Court Opinion

ID: 3740624
Source: CourtListenerOpinion
Date Created: 2016-07-06 07:04:41.16473+00
Date Added: 2024-06-11T13:55:28.371089
License: Public Domain

I respectfully dissent, in part, from the majority opinion involving the issue of the alleged ineffective assistance of trial counsel. See assignment of error 9. The majority correctly cites the standard of review for ineffective assistance of trial counsel, consequently it requires no repeating at this juncture.
This case is a  close call, lacking any semblance of overwhelming evidence of guilt. The only evidence linking appellant to the crime is the identification testimony of the victim who picked the appellant out of a photographic array shown him approximately four months after the offenses. No forensic or physical evidence links appellant to the crimes herein. None of the victim's stolen possessions were found in appellant's possession. Appellant was not charged for similar postal-inspired crimes committed in East Cleveland, nor was he a suspect in a similar crime committed in Cleveland's Fifth Police District. In opposition, innocence hinges on the credibility of the appellant's alibi witness, who was painting on appellant's father's property on the date of the offenses herein.
Several of the instances of alleged ineffectiveness, taken together, could reasonably be said to have affected the outcome of the trial and cannot be minimized under the rubric of trial tactics.
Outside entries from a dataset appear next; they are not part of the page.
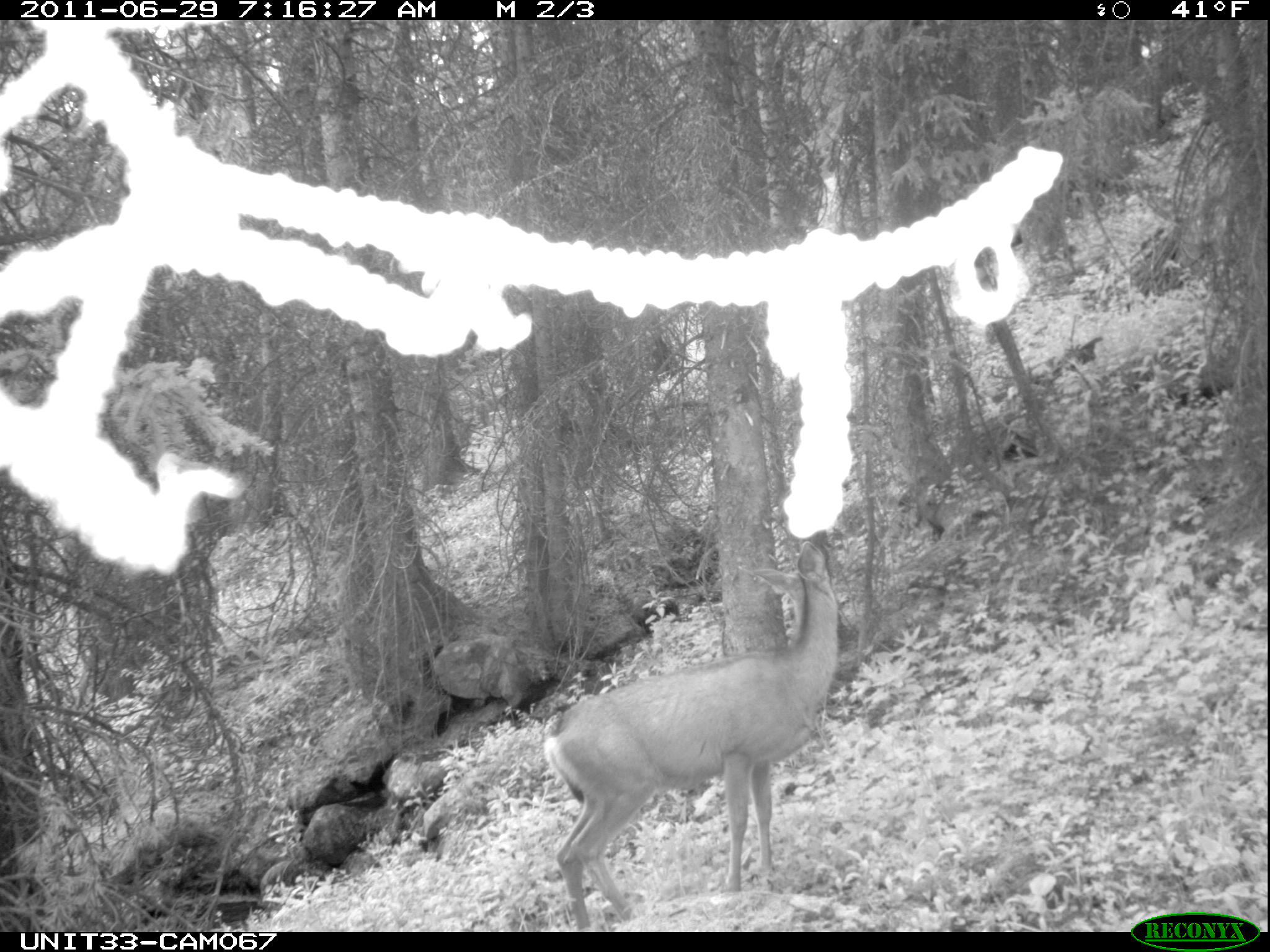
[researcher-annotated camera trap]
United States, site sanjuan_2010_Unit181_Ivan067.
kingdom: Animalia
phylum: Chordata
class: Mammalia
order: Artiodactyla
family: Cervidae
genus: Odocoileus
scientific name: Odocoileus hemionus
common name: mule deer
It is hard to imagine that defense counsel aided his case by taking the following non-actions: (1) failing to focus the alibi testimony to the precise time on the date of the offense when appellant was allegedly observed at the painting location, which knowledge of the precise time may have cast doubt on the determination that appellant was at the scene of the offenses; (2) failing to elucidate that appellant had lived in the general area of the offenses, which could lead one to conclude that appellant's face was known to the victim prior to the offenses, thereby influencing the victim to mistakenly identify the appellant in the photographic array; and, (3) failing to question the responding police officers about certain conditions at the crime scene which may have shown that no robbery had occurred, thereby aiding the defense theory that the victim had fabricated the report of the crimes. No tactical advantage was achieved by not advancing these lines of examination. Thus, I would reverse the appellant's conviction for a new trial based on ineffective assistance of trial counsel.
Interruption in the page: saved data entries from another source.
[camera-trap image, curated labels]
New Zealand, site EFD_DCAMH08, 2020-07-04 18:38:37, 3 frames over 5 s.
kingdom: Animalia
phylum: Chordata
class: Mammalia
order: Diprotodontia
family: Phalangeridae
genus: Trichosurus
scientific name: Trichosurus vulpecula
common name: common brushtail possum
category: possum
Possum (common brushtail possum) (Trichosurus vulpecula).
Prior to closing this partial dissent, I note for the record that I, too, am troubled by the appearance of impropriety presented by the allegation that defense counsel and the prosecutor practiced law out of the same office space during the time of appellant's trial. However, as correctly stated by the majority, this allegation was not raised before the trial court, cannot now be considered in this appeal, but could be explored more fully in a properly framed petition for post-conviction relief.